Every day I notice examples of infuriatingly bad design, often in places where it simply boggles the mind. Cash machines for example. Around for decades now and used by millions of people every day you’d think they would have evolved into the ultimate example of efficient usability. Yet many of them seem to have been created and installed without even the slightest common sense being brought into the equation.
As a person of about average height, when I stand in front of a cash machine I am convinced of man’s inhumanity to man as all I can see is the brickwork in front of my face. I contort myself into an undignified squat with my arse sticking out, in order to be able to see the machine. This makes it that much harder to conceal my actions with my body. Even in this position, the angle and deep inset of the screen is such that the buttons along the edge are visually misaligned so that they appear to match up with the option below the one I intend. Some banks solve this parallax error with lines running from the buttons to the plane of the screen. Hooray for them! They’ve probably got a patent on this bit of common sense to prevent the rest of the world from benefiting. Boo to them!

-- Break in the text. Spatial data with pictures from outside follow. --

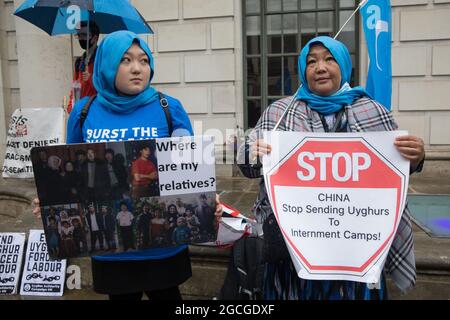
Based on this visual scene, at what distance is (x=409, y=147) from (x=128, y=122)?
1301mm

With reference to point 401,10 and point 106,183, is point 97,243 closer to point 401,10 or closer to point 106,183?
point 106,183

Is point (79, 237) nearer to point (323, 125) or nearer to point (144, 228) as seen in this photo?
point (144, 228)

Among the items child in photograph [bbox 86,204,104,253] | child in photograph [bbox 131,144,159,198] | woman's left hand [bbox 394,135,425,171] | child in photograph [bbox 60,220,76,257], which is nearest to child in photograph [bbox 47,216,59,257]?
child in photograph [bbox 60,220,76,257]

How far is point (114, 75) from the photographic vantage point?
6.17ft

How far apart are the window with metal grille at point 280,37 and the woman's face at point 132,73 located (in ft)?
20.2

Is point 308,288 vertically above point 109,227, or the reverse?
point 109,227

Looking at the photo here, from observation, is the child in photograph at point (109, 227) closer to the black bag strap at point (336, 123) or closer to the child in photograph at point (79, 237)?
the child in photograph at point (79, 237)

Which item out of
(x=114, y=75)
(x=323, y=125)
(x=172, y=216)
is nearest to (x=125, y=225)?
(x=172, y=216)

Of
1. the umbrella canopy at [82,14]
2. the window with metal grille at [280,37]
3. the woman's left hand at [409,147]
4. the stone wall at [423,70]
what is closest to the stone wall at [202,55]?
the window with metal grille at [280,37]

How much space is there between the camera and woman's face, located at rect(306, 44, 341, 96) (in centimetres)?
186

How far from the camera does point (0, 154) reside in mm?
8703

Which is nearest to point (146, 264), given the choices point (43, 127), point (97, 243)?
point (97, 243)

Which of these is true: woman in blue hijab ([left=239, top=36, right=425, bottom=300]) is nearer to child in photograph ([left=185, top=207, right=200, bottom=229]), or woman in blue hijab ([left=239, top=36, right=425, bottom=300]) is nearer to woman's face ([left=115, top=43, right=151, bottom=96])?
child in photograph ([left=185, top=207, right=200, bottom=229])

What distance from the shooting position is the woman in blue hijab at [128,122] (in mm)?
1888
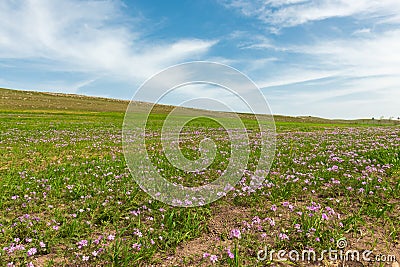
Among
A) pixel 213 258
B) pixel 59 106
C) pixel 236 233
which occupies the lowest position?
pixel 213 258

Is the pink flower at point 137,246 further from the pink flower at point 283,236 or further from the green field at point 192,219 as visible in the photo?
the pink flower at point 283,236

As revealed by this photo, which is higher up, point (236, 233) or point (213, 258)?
point (236, 233)

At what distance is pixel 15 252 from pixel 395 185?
8425 millimetres

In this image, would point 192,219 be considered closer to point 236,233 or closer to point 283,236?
point 236,233

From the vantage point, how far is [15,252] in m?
4.11

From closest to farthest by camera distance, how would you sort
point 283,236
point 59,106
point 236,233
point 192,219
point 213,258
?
point 213,258 → point 283,236 → point 236,233 → point 192,219 → point 59,106

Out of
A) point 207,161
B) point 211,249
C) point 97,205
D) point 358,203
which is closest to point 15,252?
point 97,205

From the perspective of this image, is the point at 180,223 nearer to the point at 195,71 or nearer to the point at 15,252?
the point at 15,252

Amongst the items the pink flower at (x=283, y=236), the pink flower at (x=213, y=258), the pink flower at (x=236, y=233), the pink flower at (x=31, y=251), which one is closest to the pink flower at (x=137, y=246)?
the pink flower at (x=213, y=258)

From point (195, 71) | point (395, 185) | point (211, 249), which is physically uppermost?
point (195, 71)

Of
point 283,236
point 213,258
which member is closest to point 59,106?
point 213,258

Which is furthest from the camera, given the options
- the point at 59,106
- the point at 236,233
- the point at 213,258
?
the point at 59,106

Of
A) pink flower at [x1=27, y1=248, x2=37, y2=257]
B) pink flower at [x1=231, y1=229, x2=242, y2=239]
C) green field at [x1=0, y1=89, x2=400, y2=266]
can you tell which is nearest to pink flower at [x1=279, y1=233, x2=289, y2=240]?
green field at [x1=0, y1=89, x2=400, y2=266]

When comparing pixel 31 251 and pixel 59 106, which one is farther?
pixel 59 106
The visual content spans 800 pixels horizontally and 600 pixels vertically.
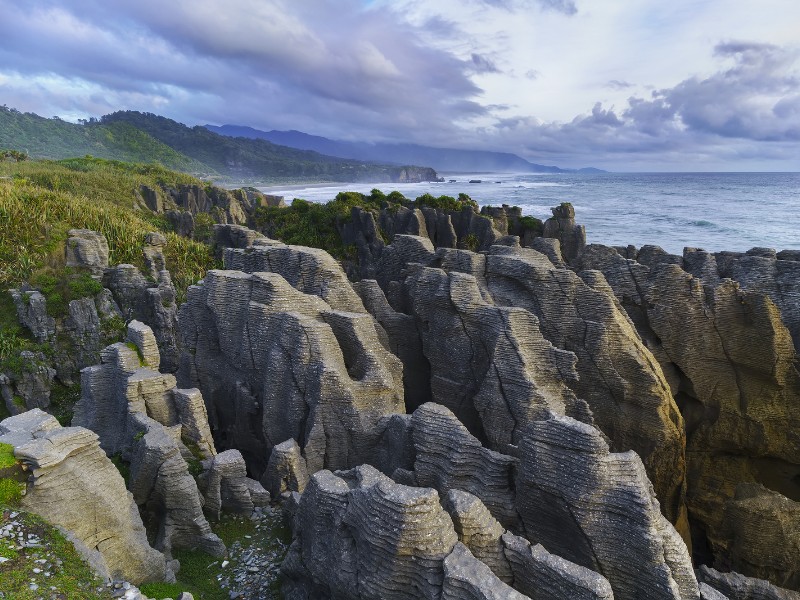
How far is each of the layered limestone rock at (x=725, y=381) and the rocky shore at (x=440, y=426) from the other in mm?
72

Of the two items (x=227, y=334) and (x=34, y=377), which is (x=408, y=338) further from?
(x=34, y=377)

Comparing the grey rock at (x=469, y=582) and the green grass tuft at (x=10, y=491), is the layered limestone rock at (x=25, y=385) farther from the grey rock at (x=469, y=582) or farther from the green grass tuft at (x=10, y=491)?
the grey rock at (x=469, y=582)

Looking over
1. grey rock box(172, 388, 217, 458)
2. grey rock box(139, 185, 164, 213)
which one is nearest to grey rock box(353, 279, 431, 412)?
grey rock box(172, 388, 217, 458)

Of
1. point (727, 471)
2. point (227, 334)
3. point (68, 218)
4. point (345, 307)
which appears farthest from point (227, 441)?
point (68, 218)

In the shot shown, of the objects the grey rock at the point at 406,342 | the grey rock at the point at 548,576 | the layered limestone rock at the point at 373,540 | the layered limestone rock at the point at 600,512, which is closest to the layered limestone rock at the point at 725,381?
the grey rock at the point at 406,342

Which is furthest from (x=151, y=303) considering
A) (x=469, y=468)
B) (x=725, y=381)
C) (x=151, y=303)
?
(x=725, y=381)

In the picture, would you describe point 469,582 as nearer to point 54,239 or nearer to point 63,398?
point 63,398

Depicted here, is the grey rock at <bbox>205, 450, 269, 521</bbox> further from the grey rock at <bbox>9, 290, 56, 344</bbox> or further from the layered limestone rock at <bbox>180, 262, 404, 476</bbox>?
the grey rock at <bbox>9, 290, 56, 344</bbox>

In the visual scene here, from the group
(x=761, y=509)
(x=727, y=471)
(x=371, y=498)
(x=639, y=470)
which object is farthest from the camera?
(x=727, y=471)

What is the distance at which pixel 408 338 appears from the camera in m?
18.5

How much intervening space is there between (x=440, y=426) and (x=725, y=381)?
514 inches

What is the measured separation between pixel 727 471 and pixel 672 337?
525 centimetres

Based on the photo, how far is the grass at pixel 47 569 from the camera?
7.35m

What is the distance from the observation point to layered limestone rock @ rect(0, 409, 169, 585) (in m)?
9.40
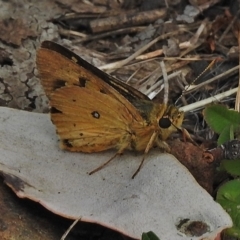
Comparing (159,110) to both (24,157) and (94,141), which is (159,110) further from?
(24,157)

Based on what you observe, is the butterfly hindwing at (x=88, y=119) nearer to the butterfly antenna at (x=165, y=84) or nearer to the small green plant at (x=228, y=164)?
the small green plant at (x=228, y=164)

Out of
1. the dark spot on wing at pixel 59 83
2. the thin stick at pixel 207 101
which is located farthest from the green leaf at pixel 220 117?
the dark spot on wing at pixel 59 83

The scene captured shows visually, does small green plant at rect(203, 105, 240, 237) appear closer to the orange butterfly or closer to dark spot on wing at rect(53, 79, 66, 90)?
the orange butterfly

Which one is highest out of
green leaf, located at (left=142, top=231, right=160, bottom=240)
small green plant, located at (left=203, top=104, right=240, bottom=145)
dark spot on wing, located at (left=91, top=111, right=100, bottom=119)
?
green leaf, located at (left=142, top=231, right=160, bottom=240)

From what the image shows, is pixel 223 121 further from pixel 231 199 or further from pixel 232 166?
pixel 231 199

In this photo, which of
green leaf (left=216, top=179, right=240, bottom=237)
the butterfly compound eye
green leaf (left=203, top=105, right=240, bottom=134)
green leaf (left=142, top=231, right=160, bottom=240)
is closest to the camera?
green leaf (left=142, top=231, right=160, bottom=240)

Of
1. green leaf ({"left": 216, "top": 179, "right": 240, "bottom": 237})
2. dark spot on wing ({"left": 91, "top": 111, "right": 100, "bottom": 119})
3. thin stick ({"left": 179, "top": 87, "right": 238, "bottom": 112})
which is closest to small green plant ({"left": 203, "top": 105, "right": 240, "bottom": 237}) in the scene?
green leaf ({"left": 216, "top": 179, "right": 240, "bottom": 237})

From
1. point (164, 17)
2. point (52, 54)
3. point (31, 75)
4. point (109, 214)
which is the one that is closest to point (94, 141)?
point (52, 54)
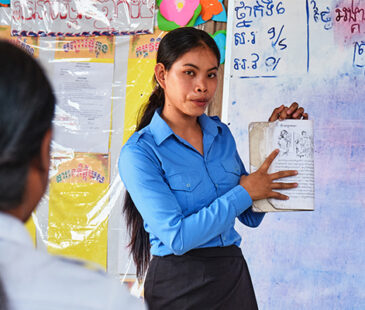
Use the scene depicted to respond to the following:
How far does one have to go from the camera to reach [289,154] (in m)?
1.33

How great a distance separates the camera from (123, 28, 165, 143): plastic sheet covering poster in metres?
2.75

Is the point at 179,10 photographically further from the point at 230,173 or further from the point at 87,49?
the point at 230,173

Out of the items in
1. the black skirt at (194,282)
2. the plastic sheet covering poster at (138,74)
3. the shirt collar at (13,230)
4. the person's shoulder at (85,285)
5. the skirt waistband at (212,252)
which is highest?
the plastic sheet covering poster at (138,74)

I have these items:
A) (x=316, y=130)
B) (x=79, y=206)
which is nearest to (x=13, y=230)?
(x=316, y=130)

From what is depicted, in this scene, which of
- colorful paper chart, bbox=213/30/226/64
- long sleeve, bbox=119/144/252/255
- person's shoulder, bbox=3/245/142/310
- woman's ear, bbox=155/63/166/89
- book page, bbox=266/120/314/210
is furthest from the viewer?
colorful paper chart, bbox=213/30/226/64

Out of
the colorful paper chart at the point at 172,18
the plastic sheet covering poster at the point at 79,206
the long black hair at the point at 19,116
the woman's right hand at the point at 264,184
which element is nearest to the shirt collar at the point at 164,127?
the woman's right hand at the point at 264,184

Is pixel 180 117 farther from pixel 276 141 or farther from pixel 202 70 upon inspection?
pixel 276 141

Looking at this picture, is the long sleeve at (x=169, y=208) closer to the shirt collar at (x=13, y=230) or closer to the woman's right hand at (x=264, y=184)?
the woman's right hand at (x=264, y=184)

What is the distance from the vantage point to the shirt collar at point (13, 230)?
1.65 feet

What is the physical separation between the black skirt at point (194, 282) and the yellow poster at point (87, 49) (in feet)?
5.80

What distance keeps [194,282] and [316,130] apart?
4.53ft

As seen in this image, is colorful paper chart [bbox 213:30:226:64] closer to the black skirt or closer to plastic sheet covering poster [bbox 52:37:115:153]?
plastic sheet covering poster [bbox 52:37:115:153]

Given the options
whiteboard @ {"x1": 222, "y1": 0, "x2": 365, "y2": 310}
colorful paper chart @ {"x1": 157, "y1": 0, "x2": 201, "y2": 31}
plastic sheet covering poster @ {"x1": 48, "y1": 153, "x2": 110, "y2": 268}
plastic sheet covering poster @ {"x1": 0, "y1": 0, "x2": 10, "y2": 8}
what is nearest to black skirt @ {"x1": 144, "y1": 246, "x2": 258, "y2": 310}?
whiteboard @ {"x1": 222, "y1": 0, "x2": 365, "y2": 310}

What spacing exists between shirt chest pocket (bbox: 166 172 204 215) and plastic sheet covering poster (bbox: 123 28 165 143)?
58.8 inches
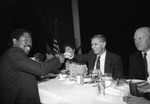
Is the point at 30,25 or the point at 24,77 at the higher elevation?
the point at 30,25

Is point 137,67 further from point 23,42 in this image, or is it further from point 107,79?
point 23,42

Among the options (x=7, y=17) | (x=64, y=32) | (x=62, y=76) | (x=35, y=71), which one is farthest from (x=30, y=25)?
(x=35, y=71)

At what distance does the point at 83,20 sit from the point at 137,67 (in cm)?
324

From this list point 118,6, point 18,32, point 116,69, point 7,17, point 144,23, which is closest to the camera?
point 18,32

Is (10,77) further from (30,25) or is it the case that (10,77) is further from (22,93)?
(30,25)

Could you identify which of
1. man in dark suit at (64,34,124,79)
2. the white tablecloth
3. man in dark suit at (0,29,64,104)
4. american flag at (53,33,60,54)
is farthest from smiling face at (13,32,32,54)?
american flag at (53,33,60,54)

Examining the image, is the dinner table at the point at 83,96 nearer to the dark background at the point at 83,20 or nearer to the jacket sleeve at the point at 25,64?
the jacket sleeve at the point at 25,64

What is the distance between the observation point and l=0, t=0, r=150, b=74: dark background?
4516 mm

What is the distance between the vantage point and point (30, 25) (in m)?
5.41

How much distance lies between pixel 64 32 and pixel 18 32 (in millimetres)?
3994

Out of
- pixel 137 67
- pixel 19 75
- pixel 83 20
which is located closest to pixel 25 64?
pixel 19 75

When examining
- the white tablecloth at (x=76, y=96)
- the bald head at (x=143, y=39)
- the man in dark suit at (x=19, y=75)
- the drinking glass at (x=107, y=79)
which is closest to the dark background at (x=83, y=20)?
the bald head at (x=143, y=39)

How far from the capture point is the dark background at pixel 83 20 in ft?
14.8

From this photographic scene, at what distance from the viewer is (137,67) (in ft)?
8.50
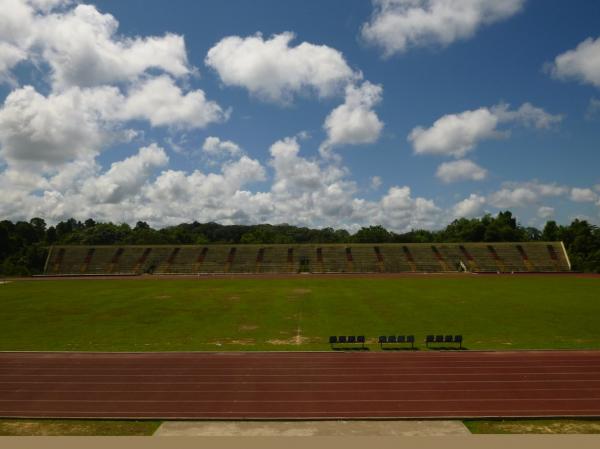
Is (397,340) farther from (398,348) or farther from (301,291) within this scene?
(301,291)

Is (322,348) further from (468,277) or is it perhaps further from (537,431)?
(468,277)

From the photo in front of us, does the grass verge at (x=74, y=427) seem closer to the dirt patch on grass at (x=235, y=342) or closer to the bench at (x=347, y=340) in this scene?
the dirt patch on grass at (x=235, y=342)

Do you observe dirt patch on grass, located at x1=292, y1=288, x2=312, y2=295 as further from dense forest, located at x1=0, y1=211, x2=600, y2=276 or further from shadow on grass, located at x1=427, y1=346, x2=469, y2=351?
dense forest, located at x1=0, y1=211, x2=600, y2=276

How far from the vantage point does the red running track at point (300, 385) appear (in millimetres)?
13930

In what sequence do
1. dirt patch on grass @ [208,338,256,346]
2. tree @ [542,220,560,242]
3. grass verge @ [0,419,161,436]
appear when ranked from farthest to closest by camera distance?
1. tree @ [542,220,560,242]
2. dirt patch on grass @ [208,338,256,346]
3. grass verge @ [0,419,161,436]

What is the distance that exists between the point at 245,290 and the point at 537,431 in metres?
32.4

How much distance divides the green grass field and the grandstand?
16.4 meters

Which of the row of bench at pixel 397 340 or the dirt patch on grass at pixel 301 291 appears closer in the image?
the row of bench at pixel 397 340

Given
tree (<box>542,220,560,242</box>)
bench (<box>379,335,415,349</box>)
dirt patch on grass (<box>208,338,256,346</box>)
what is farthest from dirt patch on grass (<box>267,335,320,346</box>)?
tree (<box>542,220,560,242</box>)

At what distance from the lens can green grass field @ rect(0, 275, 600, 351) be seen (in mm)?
22562

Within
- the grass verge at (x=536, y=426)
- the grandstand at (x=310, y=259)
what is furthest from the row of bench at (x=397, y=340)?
the grandstand at (x=310, y=259)

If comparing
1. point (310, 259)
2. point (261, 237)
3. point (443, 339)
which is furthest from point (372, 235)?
point (443, 339)

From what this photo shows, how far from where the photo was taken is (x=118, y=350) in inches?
830

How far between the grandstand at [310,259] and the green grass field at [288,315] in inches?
646
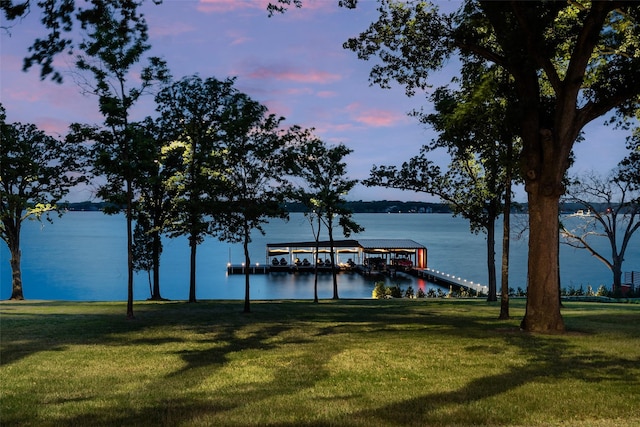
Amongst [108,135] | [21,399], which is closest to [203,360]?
[21,399]

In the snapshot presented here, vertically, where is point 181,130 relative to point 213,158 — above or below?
above

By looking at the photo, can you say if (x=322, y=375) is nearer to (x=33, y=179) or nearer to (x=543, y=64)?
(x=543, y=64)

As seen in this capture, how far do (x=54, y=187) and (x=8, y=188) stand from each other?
2.91m

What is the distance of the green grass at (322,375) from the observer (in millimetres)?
6844

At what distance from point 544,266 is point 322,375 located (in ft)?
25.1

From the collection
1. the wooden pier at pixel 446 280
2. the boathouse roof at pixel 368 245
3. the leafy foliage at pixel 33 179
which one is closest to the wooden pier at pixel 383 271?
the wooden pier at pixel 446 280

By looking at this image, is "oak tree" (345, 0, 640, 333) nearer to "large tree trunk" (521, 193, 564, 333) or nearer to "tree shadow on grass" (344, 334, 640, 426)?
"large tree trunk" (521, 193, 564, 333)

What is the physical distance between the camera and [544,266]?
46.2 ft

I appreciate that short and disabled people must be accommodated, but I struggle to believe that there’s no decent solution that doesn’t wreck the experience for the other 90%. Do those responsible possess enough awareness of the world around them to realise their folly once they have committed it? Presumably not otherwise they’d fix it the next time and we’d have had decent cash machines since about 1975. So, I offer my services as a “common sense consultant”, ready to look on any problem with eyes wide open and a big dollop of common sense and competency. And thus will the world become a nicer place and I will become rich. But alas, I may have to consider that Plan B.